§ TEXT SHOWN

*** Begin section ***

AI coding adoption is exploding. But most engineering leaders are still measuring usage instead of outcomes. That creates a costly blind spot. There is a question that nobody in the AI industry wants you to ask.
Not OpenAI. Not Anthropic. Not Google. Not the dozens of startups selling AI coding agents to your engineering team. The question is simple: how much of the code your AI agents generate actually reaches production?
Not how much was generated. Not how many prompts were run. Not how many seats are active. How much survived code review, passed CI, got merged, deployed, and reached a customer. Most engineering leaders cannot answer this. And the AI providers have no incentive to help them find out.
The spend is real. The visibility is not.
According to the Stanford AI Spend Index, the median company now spends $86 per developer per month on AI coding tools. That is across 140 companies and over 113,000 developers. The top quartile spends more than $195. Some companies spend over $28,000 per developer per month.

*** End section ***

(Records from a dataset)
*** Begin section ***

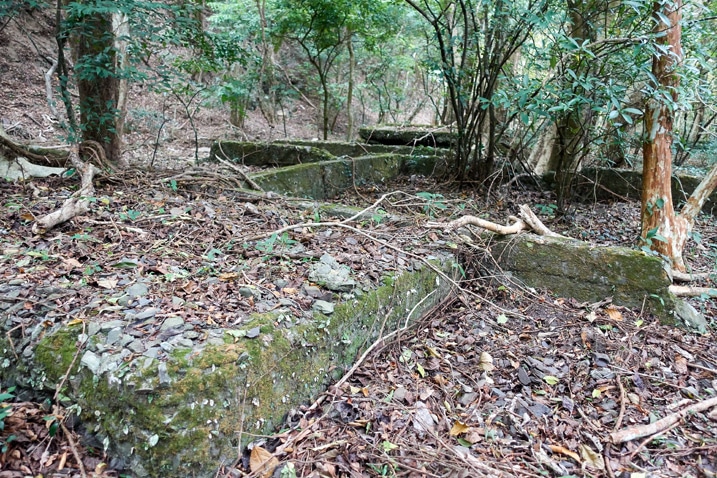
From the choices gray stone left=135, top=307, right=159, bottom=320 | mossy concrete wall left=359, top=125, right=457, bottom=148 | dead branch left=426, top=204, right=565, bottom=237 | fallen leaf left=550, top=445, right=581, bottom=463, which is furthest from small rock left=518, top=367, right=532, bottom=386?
mossy concrete wall left=359, top=125, right=457, bottom=148

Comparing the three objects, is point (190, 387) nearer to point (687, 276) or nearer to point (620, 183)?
point (687, 276)

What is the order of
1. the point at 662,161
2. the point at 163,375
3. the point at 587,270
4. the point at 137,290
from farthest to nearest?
the point at 662,161, the point at 587,270, the point at 137,290, the point at 163,375

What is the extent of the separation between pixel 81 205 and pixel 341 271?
1776 millimetres

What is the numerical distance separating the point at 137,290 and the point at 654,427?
2.34 metres

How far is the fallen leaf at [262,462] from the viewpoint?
5.32 ft

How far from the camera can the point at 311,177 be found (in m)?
4.90

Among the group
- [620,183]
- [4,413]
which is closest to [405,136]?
[620,183]

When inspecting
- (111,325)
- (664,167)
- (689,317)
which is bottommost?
(689,317)

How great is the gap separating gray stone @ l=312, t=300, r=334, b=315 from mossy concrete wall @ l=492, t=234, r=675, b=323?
1679mm

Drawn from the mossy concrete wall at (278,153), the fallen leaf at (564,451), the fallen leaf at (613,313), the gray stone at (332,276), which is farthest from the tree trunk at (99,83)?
the fallen leaf at (613,313)

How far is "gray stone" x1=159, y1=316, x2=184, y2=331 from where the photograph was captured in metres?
1.79

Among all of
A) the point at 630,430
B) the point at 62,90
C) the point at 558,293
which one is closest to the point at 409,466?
the point at 630,430

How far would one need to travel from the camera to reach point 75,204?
2.86m

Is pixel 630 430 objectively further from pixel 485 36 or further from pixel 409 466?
pixel 485 36
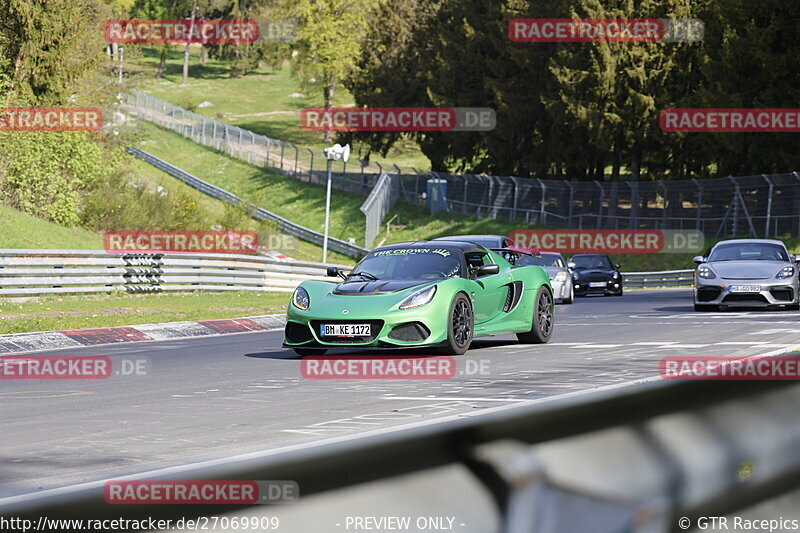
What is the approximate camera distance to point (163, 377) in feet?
39.1

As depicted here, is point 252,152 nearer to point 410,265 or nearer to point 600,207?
point 600,207

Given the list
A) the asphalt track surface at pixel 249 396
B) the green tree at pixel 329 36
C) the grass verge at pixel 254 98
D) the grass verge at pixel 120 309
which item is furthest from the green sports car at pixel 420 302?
the green tree at pixel 329 36

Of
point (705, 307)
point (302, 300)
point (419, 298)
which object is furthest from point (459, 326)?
point (705, 307)

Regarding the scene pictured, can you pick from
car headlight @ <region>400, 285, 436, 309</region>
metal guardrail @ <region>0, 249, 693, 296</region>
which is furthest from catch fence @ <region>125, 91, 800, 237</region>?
car headlight @ <region>400, 285, 436, 309</region>

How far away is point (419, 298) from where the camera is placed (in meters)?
12.9

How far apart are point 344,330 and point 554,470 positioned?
10.0 metres

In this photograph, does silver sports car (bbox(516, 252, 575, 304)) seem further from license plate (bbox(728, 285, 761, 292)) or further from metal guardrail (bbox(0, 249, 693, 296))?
metal guardrail (bbox(0, 249, 693, 296))

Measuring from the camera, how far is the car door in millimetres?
13914

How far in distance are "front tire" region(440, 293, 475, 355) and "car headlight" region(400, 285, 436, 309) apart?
0.96ft

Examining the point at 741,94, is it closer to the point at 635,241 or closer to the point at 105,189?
the point at 635,241

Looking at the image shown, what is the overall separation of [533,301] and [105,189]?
25865mm

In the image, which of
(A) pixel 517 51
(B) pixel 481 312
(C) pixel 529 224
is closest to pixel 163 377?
(B) pixel 481 312

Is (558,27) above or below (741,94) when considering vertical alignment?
above

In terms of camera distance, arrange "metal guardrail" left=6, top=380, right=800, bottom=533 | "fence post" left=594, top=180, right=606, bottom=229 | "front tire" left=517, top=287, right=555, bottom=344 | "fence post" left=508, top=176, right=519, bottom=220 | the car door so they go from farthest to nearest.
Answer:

*** End section ***

§ EXERCISE PROMPT
Please write out the passage on AI coding spend again, starting at the words "Not OpenAI. Not" and stopping after "visibility is not.", and substitute "Microsoft" for "Anthropic".

§ RESPONSE TO THE EXERCISE
Not OpenAI. Not Microsoft. Not Google. Not the dozens of startups selling AI coding agents to your engineering team. The question is simple: how much of the code your AI agents generate actually reaches production?
Not how much was generated. Not how many prompts were run. Not how many seats are active. How much survived code review, passed CI, got merged, deployed, and reached a customer. Most engineering leaders cannot answer this. And the AI providers have no incentive to help them find out.
The spend is real. The visibility is not.